#### Dataset entries:
- - - -
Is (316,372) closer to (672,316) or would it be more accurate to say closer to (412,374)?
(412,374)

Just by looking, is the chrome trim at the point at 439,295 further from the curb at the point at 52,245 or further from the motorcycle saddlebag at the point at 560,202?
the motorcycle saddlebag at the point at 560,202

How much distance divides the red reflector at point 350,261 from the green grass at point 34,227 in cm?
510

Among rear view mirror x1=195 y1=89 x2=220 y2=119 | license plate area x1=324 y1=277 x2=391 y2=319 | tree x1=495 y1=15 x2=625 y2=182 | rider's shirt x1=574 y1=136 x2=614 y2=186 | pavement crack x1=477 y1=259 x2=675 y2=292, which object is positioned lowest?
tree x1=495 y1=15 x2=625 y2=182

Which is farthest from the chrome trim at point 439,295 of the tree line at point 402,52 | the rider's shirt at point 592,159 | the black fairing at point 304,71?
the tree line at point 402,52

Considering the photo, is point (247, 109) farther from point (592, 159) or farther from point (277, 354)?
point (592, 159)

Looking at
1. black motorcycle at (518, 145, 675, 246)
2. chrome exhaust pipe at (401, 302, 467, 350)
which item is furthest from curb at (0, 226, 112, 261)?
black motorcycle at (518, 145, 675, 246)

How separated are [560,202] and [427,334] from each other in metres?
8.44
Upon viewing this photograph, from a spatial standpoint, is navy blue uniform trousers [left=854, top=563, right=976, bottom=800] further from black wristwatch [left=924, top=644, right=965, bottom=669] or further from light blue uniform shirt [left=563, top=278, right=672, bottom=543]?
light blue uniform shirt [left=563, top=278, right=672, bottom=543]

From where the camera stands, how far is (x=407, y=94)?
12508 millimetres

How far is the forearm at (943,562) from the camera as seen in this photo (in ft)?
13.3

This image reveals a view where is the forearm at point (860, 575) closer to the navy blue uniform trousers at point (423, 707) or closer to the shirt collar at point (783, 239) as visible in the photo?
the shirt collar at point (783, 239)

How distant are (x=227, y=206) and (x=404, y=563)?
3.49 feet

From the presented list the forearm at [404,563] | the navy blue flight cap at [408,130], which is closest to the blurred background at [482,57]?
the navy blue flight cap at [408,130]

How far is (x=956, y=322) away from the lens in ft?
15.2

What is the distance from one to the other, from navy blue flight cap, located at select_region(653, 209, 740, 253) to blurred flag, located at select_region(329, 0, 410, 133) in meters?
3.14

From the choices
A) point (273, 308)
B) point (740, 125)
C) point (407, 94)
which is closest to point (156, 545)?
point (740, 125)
- - - -
Starting at the line that contains "From where the", output each remaining line of the listing, the last line included, exactly as it appears.

From where the camera stands, how far is (x=407, y=94)?
12508 millimetres

How far is the forearm at (943,562) from the camera as seen in this photo (in ft)?
13.3

This image reveals a view where is the forearm at point (860, 575) closer to the navy blue uniform trousers at point (423, 707) or closer to the shirt collar at point (783, 239) as visible in the photo?
the shirt collar at point (783, 239)

How distant are (x=227, y=206) and (x=404, y=563)?
3.49 feet

From the presented list the forearm at [404,563] | the navy blue flight cap at [408,130], which is closest to the blurred background at [482,57]?
the navy blue flight cap at [408,130]

How far is (x=956, y=322) away from the lens in ft?
15.2

What is the distance from one to the other, from navy blue flight cap, located at select_region(653, 209, 740, 253) to blurred flag, located at select_region(329, 0, 410, 133) in meters?
3.14

From the choices
A) point (273, 308)
B) point (740, 125)
C) point (407, 94)
which is closest to point (156, 545)?
point (740, 125)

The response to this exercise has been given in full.